This article is the 24th day of Shinagawa Advent Calendar 2019.
Recently, I am taking a Coursera course with the assistance of the company. Most of the courses are in English, but some volunteers have Japanese subtitles. However, some courses may not have subtitles even if the course says "with Japanese subtitles". For example, Deep Learning Specialization has almost no Japanese subtitles in the 2nd, 3rd, and 5th weeks. So I made Japanese subtitles with GCP Cloud Translate API.
I put the set in gist. This is a commentary article. I haven't done anything to show it to people, so please forgive me for the file name.
Coursera is an online course service. Learning includes not only videos but also programming practices and homework using Jupyter Notebook. You can discuss with other students and TAs in the forum.
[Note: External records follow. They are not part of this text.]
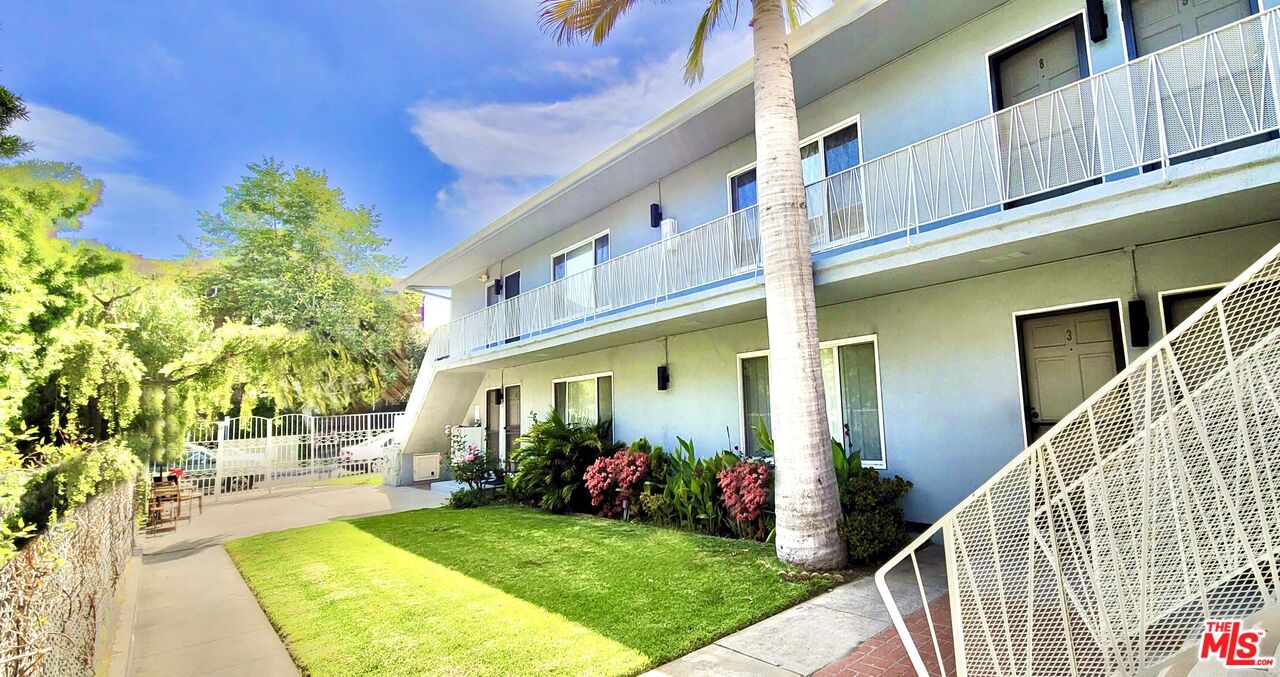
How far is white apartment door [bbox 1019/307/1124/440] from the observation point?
248 inches

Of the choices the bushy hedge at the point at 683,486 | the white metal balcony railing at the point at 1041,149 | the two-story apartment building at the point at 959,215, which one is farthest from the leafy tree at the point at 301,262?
the white metal balcony railing at the point at 1041,149

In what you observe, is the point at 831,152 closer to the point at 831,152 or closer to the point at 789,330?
the point at 831,152

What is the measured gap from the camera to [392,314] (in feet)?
98.8

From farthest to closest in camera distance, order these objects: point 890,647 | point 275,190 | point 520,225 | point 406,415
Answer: point 275,190
point 406,415
point 520,225
point 890,647

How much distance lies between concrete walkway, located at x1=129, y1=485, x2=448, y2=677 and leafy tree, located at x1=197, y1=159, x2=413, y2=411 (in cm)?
1228

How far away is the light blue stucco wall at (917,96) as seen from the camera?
6.71 meters

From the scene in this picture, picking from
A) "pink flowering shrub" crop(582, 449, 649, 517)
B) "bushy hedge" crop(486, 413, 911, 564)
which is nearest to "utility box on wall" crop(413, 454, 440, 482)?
"bushy hedge" crop(486, 413, 911, 564)

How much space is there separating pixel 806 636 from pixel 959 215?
15.6ft

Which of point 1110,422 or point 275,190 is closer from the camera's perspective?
point 1110,422

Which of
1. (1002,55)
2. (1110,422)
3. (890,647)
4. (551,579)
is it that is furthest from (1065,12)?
(551,579)

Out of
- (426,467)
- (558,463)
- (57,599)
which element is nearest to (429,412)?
(426,467)

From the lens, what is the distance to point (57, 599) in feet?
10.5

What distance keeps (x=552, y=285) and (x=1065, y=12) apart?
8531mm

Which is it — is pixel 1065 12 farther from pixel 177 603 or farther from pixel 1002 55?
pixel 177 603
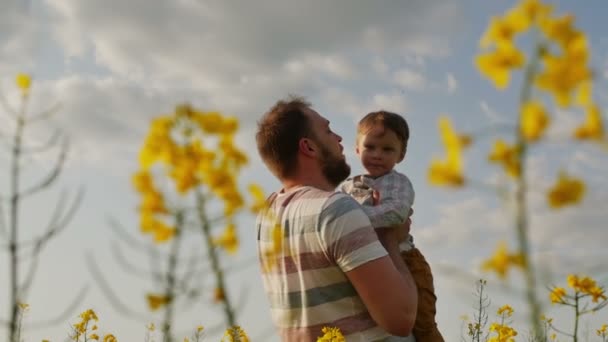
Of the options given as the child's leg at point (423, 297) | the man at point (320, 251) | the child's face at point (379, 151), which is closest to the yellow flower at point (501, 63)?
the man at point (320, 251)

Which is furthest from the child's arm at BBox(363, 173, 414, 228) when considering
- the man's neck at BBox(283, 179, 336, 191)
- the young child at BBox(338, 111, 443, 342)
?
the man's neck at BBox(283, 179, 336, 191)

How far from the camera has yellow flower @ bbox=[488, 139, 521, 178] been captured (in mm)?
991

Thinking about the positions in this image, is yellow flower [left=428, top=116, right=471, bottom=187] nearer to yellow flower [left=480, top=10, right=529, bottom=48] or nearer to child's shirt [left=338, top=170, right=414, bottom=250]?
yellow flower [left=480, top=10, right=529, bottom=48]

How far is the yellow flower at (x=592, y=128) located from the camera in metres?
1.08

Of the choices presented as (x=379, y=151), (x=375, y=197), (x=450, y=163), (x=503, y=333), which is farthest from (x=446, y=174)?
(x=503, y=333)

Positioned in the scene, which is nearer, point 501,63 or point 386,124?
point 501,63

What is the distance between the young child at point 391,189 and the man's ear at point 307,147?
0.41 m

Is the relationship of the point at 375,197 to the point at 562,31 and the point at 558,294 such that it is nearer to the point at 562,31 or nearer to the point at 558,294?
the point at 558,294


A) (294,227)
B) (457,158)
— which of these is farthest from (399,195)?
(457,158)

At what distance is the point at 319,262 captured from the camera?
2.89 meters

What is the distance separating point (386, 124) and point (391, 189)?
1.53 feet

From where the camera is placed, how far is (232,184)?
1.41m

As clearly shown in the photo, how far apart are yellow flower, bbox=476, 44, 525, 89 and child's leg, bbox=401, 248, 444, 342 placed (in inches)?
83.6

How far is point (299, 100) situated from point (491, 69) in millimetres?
2349
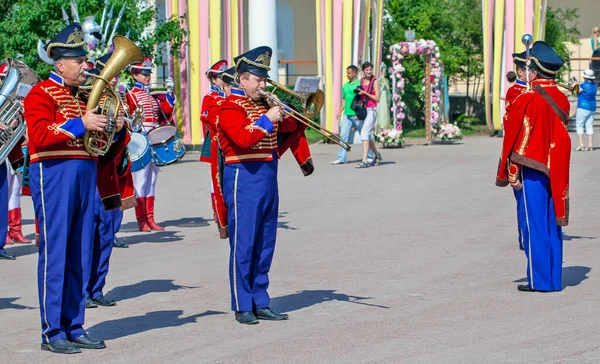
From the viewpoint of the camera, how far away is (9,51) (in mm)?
19344

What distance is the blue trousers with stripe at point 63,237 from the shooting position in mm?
6586

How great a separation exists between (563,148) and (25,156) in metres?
4.34

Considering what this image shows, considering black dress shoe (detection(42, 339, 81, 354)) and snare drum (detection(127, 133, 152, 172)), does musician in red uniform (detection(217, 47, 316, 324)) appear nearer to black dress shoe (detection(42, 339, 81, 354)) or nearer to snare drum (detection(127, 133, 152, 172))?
black dress shoe (detection(42, 339, 81, 354))

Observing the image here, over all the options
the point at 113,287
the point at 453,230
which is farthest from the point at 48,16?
the point at 113,287

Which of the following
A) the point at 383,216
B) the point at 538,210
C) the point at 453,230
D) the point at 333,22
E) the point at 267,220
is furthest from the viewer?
the point at 333,22

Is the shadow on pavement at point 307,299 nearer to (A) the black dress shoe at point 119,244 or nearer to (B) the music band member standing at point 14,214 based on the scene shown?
(A) the black dress shoe at point 119,244

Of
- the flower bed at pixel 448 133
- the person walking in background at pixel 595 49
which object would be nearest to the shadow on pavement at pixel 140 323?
the flower bed at pixel 448 133

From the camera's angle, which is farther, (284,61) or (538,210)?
(284,61)

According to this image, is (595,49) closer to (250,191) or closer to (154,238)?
(154,238)

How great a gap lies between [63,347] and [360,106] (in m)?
12.3

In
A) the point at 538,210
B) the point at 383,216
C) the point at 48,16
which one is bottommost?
the point at 383,216

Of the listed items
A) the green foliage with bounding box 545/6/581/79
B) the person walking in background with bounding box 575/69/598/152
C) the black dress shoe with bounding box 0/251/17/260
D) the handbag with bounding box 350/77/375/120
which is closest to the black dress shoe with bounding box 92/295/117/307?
the black dress shoe with bounding box 0/251/17/260

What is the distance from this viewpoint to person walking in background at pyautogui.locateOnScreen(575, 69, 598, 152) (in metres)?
20.3

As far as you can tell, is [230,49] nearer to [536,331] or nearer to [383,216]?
[383,216]
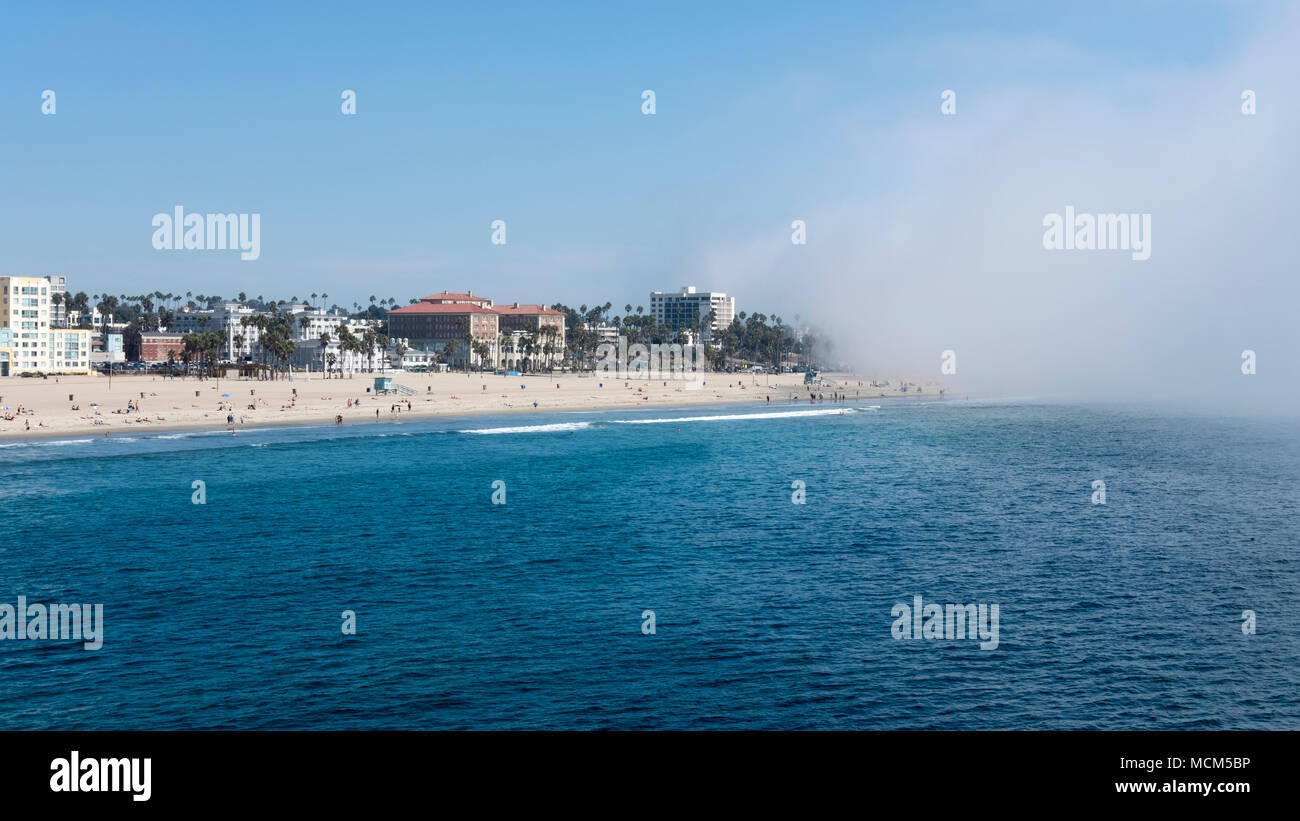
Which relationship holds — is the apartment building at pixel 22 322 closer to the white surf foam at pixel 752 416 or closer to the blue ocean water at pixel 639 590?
the blue ocean water at pixel 639 590

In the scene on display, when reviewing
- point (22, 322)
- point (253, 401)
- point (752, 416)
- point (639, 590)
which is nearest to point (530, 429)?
point (253, 401)

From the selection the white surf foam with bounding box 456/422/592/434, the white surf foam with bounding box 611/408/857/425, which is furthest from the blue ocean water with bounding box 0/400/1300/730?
the white surf foam with bounding box 611/408/857/425

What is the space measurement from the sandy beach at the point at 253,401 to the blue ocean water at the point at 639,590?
22241mm

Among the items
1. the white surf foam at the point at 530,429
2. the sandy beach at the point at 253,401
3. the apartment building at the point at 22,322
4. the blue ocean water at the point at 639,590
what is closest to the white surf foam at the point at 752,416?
the white surf foam at the point at 530,429

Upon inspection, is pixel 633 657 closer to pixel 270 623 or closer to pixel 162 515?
pixel 270 623

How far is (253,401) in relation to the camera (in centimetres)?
13525

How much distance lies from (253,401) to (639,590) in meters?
107

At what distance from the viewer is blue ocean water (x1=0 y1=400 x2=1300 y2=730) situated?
29328mm

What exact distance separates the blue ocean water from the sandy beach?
2224cm

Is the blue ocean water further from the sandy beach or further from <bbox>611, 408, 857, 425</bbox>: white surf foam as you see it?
<bbox>611, 408, 857, 425</bbox>: white surf foam

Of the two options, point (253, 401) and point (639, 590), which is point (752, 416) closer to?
point (253, 401)
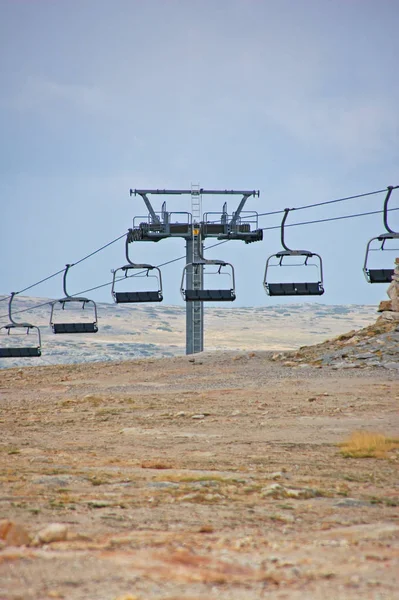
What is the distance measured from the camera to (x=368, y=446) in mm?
14172

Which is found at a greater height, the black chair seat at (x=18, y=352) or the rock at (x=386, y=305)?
the rock at (x=386, y=305)

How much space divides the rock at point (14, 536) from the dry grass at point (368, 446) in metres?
7.96

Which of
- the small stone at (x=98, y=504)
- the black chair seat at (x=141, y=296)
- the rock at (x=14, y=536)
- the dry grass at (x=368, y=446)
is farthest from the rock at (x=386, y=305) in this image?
the rock at (x=14, y=536)

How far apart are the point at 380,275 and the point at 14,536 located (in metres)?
20.5

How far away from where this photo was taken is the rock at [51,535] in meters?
6.47

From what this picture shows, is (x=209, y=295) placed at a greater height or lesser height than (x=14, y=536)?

I will leave the review of each course to other articles, but I felt that it was a much more efficient learning method than doing research on my own.
WebVTT is a text format for subtitling videos within the <video>
element of HTML. It has a simple format and has the following structure [^ 1].
WEBVTT
1
00:00:00.000 --> 00:00:01.755
Hello, I'm Carolyn.
2
00:00:01.755 --> 00:00:03.795
I'd like to welcome
you to our course
3
00:00:03.795 --> 00:00:06.505
on Machine Learning for
Business Professionals.
As you can see, it is a pair of the playback time for displaying the subtitles and the content of the subtitles. The detailed format is described in MDN WebVTT Documents. You can also use decorative tags, but Coursera seems to have a simple text format as described above.
Nowadays, many media players such as VLC Media Player also support WebVTT subtitles. For example, VLC will automatically read a .vtt
file with the same file name as the video if it is in the same folder. The same applies to the Android version of the app.
Unlike the Google Translate web service, there is a charge [^ 2]. The Introduction Page has two APIs, AutoML Transration and Translation API, the latter of which.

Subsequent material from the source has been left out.